8 min read

Cleaning UFO Data with dplyr

UFO Sightings

Want to smash together 10 different data files in R? Got untidy dates in need of formatting? Here’s an extreme1 example of data cleaning several data sets.

I’m not sure about extraterrestrial life. But while performing data analysis here on Earth, we seldom receive clean data in one single file. We’ll learn more about the tidyverse by exploring the universe of variables we could possibly connote with UFO sightings.

Step 0: Read in libraries

First, let’s load the necessary packages or libraries. If you don’t have any one of the packages installed, try typing the command below into your Console. Say you don’t have the tidyverse package installed:

install.packages("tidyverse")

Now we’re ready to load those libraries!

library(here)
library(tidyverse)
library(data.table)
library(janitor)
library(noncensus)
library(zoo)
library(plyr)
library(datetime)

library(purrr)
library(lmtest)
library(ggplot2)
library(ggrepel)
library(GGally)
library(lubridate)

Step 2: Download files

Let’s download the files from this Github repo. If you’re not as comfortable with Git, you can just click the green button Clone or download in the upper right corner and download zip.

Step 3: Read in files

I used to write file.path() to set relative paths to files, but recently I discovered the here package through Jenny Bryan.

The here() function helps ensure consistency of file paths–even when we have nested files.
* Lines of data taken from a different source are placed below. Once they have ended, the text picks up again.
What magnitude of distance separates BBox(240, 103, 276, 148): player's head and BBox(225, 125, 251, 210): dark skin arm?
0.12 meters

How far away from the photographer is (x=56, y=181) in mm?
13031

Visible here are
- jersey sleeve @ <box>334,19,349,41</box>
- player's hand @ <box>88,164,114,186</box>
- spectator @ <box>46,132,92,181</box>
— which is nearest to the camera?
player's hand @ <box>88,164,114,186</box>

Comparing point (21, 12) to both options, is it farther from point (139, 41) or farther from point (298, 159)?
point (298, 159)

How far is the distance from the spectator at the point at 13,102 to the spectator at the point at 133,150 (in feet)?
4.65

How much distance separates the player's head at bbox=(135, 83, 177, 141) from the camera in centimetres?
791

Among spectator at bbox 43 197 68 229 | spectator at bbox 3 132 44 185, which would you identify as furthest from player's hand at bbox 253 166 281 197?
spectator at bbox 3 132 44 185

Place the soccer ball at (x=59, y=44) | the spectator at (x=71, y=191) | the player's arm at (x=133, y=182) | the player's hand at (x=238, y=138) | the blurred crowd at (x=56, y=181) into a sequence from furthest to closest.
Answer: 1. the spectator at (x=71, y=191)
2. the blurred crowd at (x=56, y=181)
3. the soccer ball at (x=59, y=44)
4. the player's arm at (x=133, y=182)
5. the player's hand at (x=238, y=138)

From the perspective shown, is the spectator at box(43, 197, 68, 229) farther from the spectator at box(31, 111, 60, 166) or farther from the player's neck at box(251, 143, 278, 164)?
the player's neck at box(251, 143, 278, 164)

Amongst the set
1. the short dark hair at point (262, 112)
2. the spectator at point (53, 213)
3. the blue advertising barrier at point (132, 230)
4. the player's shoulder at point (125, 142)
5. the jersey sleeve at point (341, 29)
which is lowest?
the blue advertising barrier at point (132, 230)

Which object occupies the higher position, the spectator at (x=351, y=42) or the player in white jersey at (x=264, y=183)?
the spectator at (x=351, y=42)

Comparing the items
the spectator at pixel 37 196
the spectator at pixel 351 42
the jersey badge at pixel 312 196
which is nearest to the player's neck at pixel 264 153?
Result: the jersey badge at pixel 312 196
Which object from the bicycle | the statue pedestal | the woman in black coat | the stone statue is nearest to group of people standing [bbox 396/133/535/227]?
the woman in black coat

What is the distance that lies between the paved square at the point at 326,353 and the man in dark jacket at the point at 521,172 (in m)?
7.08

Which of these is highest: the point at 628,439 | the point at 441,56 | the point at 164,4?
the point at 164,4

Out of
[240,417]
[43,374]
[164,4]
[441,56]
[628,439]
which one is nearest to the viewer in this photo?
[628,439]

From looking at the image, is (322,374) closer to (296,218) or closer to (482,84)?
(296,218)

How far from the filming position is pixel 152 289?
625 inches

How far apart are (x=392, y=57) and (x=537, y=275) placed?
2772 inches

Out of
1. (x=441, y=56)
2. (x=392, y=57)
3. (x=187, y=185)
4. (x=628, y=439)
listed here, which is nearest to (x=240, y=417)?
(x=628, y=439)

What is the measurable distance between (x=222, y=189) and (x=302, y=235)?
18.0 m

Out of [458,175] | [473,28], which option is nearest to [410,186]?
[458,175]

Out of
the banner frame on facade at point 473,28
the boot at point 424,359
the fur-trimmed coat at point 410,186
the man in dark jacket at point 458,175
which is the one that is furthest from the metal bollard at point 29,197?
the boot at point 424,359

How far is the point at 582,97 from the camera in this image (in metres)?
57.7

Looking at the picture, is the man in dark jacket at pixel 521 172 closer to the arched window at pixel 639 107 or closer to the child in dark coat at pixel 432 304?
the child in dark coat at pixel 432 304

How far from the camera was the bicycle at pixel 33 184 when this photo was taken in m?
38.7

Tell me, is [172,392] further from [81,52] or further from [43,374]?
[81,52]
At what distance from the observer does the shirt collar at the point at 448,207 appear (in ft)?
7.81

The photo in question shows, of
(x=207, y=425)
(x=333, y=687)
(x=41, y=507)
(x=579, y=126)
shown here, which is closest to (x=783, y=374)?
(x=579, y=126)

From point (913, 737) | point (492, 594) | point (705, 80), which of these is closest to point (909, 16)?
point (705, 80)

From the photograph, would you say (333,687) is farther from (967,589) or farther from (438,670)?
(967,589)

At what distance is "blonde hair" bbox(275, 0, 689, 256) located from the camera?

beer.path <- here("raw", "brew_count_by_state_1984_2017.csv")
movies.path <- here("raw", "alien_movies_per_year.csv")
gdp.path<- here("raw", "gdp_per_capita_per_year.csv"
internet.path <- here("raw", "internet.csv"
internet.rurality.path <- here("raw", "internet_by_rurality.csv"
usafbase.path <- here("raw", "usaf_base_locs.csv"
statepops.path <- here("raw", "state_pops.csv"
sightings.path <- here("raw", "ufo_sightings.csv"
allmovies.path <- here("raw", "number_of_movies_per_year.csv"
statepops3.path <- here("raw", "statepops.db3.csv")

Now we’re ready to read the csv files. I used to use read.csv but I started using fread from the data.table package more often since it’s significantly faster for larger data sets. (You can learn more about fread and other ways of reading data into R through Datacamp).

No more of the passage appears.